> [Activity list]
• A. In the post about subclassing Python lists, what class did the writer end up subclassing instead of list?
• B. From the post about subclassing Python lists, repeat word for word the part that begins at the words "My problem is" and stops after "a better way?".

> [Passage]
============

I want to extend the functionality of a standard list, subclassing seems like the obvious way. Actually, I'm using this to store a mathematical expression in Reverse Polish Notation (RPN) for a genetic programming project.
class RPN(list):
def evaluate(self, vars):
# evaluate the RPN expression
pass
def to_infix(self):
# convert to infix form
pass
@staticmethod
def from_infix(expr):
# create new RPN object from infix expression sting
pass
This works fine, I can create an RPN object like RPN([5, 6, operator.add, 7, 8, operator.add, operator.mult])
, and it works as intended.
My problem is that I want do list-like operations to these RPN objects, such as append, add together, slice, etc. but when I do this they revert back to plain old lists (apart from append - that's ok).
So, for example:
rpn1 = RPN([5, 6, operator.add])
rpn2 = RPN([7, 8, operator.add])
rpn3 = rpn1 + rpn2
# type(rpn3) == list
rpn4 = rpn1[0:1]
# type(rpn4) == list
I can understand why, because a new object gets created, and it creates it as a list. I suppose I can change this behaviour, but then I would have to provide new implementations for __add__
, slicing methods, etc. And all of a sudden, I'm writing a lot more code than I intended. Alternatively, I can remake everything as an RPN object each time, e.g. rpn3 = RPN(rpn1 + rpn2)
, but this also seems clunky.
Is there a better way?
Note, this question was marked as a duplicate of How to use list comprehension in list derived class. The tagged post was asking about how to use list comprehensions inside a derived list class (and in an odd way, by reassigning self variable inside __init__
function), I'm asking about something completely different. It just so happens, that both these are solved by using collections.UserList, but the questions themselves are not duplicates IMHO.
I'm posting this, but @jasonharper provided the answer. The solution to my problem was to subclass collections.UserList
rather than list
. All of its methods generate objects of the same class. Works perfectly.

============

> [Dataset extract]
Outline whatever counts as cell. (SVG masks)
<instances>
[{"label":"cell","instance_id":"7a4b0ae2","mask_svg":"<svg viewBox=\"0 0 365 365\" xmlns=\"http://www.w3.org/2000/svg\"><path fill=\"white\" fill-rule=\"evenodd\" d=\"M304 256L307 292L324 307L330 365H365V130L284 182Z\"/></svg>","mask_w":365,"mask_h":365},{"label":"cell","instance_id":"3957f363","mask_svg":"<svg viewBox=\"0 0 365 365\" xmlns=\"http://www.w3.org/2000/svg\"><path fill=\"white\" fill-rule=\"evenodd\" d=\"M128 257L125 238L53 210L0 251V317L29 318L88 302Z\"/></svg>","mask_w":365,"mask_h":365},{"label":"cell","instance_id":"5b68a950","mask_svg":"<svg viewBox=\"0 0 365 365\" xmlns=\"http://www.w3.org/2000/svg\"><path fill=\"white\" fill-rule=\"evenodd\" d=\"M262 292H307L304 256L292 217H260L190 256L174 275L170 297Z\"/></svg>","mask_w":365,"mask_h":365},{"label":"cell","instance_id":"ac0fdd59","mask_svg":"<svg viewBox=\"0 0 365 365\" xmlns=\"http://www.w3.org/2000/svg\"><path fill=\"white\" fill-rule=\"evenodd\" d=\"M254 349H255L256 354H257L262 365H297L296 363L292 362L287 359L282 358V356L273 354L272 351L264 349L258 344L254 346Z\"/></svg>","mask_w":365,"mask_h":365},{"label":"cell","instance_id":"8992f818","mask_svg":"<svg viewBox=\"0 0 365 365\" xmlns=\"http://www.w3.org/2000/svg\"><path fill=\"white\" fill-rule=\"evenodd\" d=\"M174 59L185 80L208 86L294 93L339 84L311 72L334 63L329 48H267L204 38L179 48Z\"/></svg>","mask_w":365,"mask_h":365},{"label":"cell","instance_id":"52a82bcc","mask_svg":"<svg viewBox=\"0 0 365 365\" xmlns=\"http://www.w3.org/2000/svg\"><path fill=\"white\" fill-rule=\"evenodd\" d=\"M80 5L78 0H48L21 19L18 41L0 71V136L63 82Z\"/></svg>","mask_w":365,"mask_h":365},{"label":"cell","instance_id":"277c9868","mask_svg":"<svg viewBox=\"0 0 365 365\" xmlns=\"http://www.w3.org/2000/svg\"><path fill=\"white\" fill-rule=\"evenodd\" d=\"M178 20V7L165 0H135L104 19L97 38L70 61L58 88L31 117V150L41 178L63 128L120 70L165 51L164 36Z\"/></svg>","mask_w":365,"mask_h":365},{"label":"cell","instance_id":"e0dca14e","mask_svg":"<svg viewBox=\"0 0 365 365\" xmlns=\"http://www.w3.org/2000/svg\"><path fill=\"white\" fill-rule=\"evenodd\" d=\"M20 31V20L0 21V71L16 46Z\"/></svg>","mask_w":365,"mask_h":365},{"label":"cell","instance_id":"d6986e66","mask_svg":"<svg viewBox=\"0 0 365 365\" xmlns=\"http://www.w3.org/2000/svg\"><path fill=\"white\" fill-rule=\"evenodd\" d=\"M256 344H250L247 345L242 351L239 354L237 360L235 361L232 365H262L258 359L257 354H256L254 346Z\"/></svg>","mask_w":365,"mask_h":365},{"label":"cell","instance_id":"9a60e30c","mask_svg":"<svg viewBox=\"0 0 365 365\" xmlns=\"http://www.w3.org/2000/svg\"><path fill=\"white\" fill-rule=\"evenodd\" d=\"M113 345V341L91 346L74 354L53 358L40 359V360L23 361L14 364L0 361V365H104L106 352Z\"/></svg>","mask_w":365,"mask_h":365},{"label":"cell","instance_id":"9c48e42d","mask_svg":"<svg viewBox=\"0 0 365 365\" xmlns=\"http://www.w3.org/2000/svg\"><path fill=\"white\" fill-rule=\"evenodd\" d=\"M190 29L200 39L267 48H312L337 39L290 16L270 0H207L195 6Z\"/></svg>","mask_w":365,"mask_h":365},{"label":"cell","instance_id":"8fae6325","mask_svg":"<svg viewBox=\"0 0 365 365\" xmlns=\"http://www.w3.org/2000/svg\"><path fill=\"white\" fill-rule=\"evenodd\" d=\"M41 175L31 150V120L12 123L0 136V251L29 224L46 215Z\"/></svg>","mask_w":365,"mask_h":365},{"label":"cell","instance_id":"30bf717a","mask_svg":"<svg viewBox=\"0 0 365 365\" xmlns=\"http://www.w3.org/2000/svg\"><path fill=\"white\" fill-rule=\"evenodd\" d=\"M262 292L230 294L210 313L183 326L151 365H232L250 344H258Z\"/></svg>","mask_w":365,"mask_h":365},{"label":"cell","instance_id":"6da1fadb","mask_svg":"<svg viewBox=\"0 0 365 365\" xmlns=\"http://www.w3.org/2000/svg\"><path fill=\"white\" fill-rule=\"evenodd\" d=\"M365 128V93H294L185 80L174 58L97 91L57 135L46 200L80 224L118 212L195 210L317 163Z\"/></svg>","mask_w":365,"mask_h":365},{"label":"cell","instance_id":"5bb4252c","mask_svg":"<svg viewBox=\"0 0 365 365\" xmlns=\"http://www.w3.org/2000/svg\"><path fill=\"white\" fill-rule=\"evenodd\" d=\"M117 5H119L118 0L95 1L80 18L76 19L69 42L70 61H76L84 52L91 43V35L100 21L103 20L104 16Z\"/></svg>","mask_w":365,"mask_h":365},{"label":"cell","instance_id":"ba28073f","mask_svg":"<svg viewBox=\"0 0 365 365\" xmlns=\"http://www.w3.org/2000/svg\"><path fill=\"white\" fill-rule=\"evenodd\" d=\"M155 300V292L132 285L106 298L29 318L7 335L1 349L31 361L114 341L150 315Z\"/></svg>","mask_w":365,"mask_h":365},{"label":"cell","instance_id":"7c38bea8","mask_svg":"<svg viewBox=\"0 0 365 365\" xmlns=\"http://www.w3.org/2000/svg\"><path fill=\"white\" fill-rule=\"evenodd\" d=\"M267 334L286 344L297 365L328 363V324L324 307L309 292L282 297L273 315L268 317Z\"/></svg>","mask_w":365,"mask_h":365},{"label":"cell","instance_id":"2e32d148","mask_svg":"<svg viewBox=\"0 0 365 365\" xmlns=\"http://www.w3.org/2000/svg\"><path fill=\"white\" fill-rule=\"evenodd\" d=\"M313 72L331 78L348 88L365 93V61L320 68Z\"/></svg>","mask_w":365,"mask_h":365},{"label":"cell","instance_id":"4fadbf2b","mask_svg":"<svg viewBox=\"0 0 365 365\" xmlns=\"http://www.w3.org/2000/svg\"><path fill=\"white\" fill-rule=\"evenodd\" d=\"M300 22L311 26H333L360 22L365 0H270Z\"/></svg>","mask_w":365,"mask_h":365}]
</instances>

============

> [Activity answers]
• A. collections.UserList

• B.
My problem is that I want do list-like operations to these RPN objects, such as append, add together, slice, etc. but when I do this they revert back to plain old lists (apart from append - that's ok).
So, for example:
rpn1 = RPN([5, 6, operator.add])
rpn2 = RPN([7, 8, operator.add])
rpn3 = rpn1 + rpn2
# type(rpn3) == list
rpn4 = rpn1[0:1]
# type(rpn4) == list
I can understand why, because a new object gets created, and it creates it as a list. I suppose I can change this behaviour, but then I would have to provide new implementations for __add__
, slicing methods, etc. And all of a sudden, I'm writing a lot more code than I intended. Alternatively, I can remake everything as an RPN object each time, e.g. rpn3 = RPN(rpn1 + rpn2)
, but this also seems clunky.
Is there a better way?